LIRC recently issues a lengthly and well-reasoned decision regarding what recent changes to unemployment law in regards to receipt of SSDI benefits means. Here is what I wrote to a clinic client about that decision:
You came to the clinic in April and May of this year with numerous questions about the impact of new unemployment law provisions on people receiving social security disability benefits. When last we spoke, you were planning on appealing on your own an administrative law judge decision that denied you all unemployment benefits because you were receiving social security disability income.
The Labor and Industry Review Commission (LIRC or Commission) has recently issued the enclosed decision, Kluczynski, UI Hearing No. 1400214AP (30 May 2014), that answers many of those questions. The Commission held in Kluczynski that receipt of social security disability benefits only affects unemployment benefits on the week when both unemployment and disability benefits are received. In other weeks where unemployment benefits can be received and for which no disability benefits are paid, claimants are still eligible for their unemployment benefits.

§

• **Work request**: Can you rewrite the letter about the LIRC decision, everything from "LIRC recently issues" down to "security disability income.", changing "clinic" to "law clinic"?

• **Source data**:
§

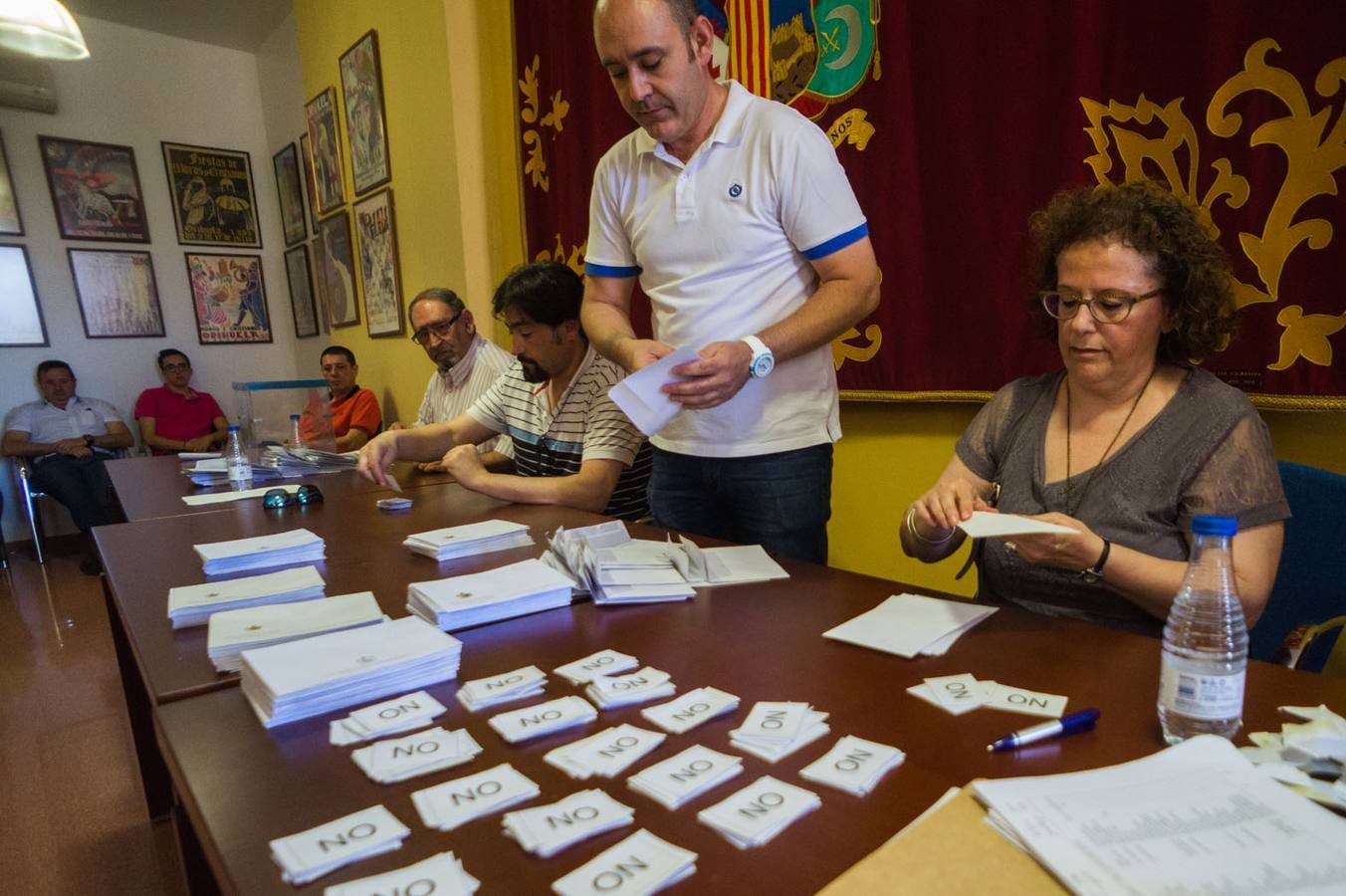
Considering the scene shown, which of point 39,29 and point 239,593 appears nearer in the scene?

§

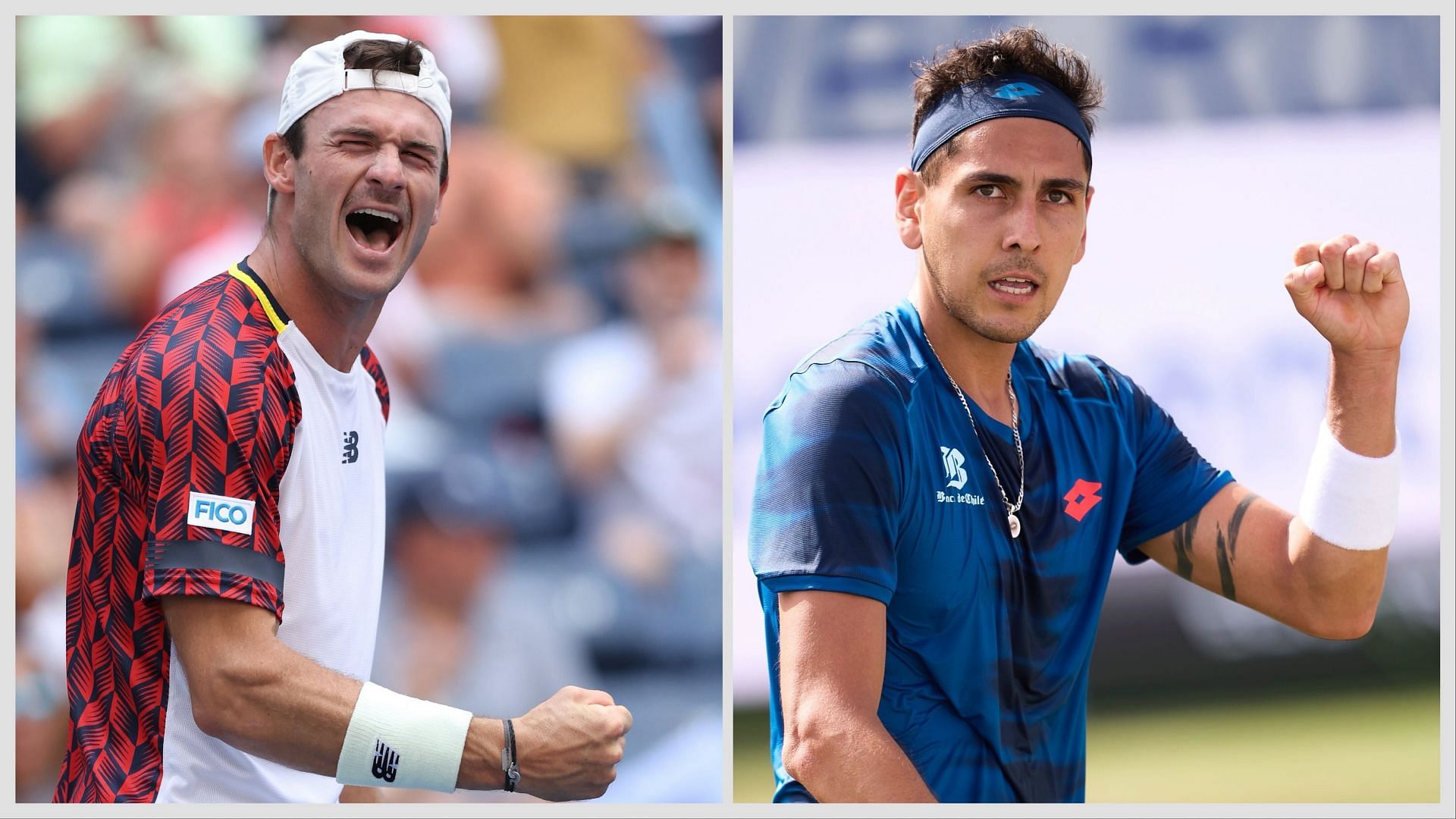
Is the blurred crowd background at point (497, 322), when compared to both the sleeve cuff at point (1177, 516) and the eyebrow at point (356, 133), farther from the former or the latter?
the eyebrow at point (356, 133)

§

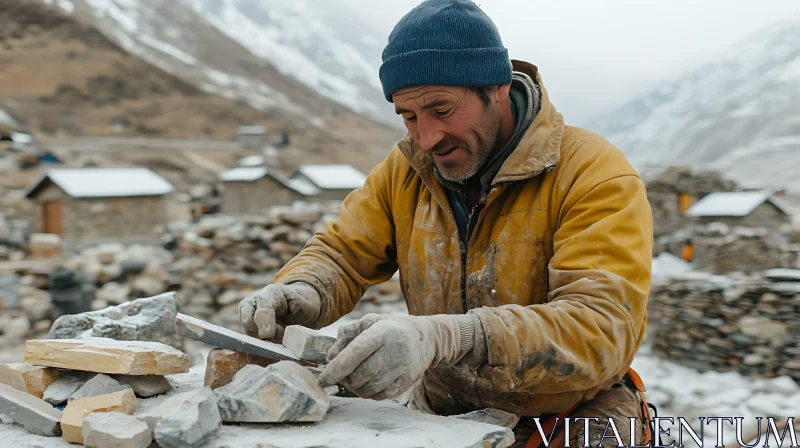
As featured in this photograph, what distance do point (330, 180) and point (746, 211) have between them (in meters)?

§

• **Answer to this task**:
LIRC recently issues a lengthly and well-reasoned decision regarding what recent changes to unemployment law in regards to receipt of SSDI benefits means. Here is what I wrote to a law clinic client about that decision:
You came to the law clinic in April and May of this year with numerous questions about the impact of new unemployment law provisions on people receiving social security disability benefits. When last we spoke, you were planning on appealing on your own an administrative law judge decision that denied you all unemployment benefits because you were receiving social security disability income.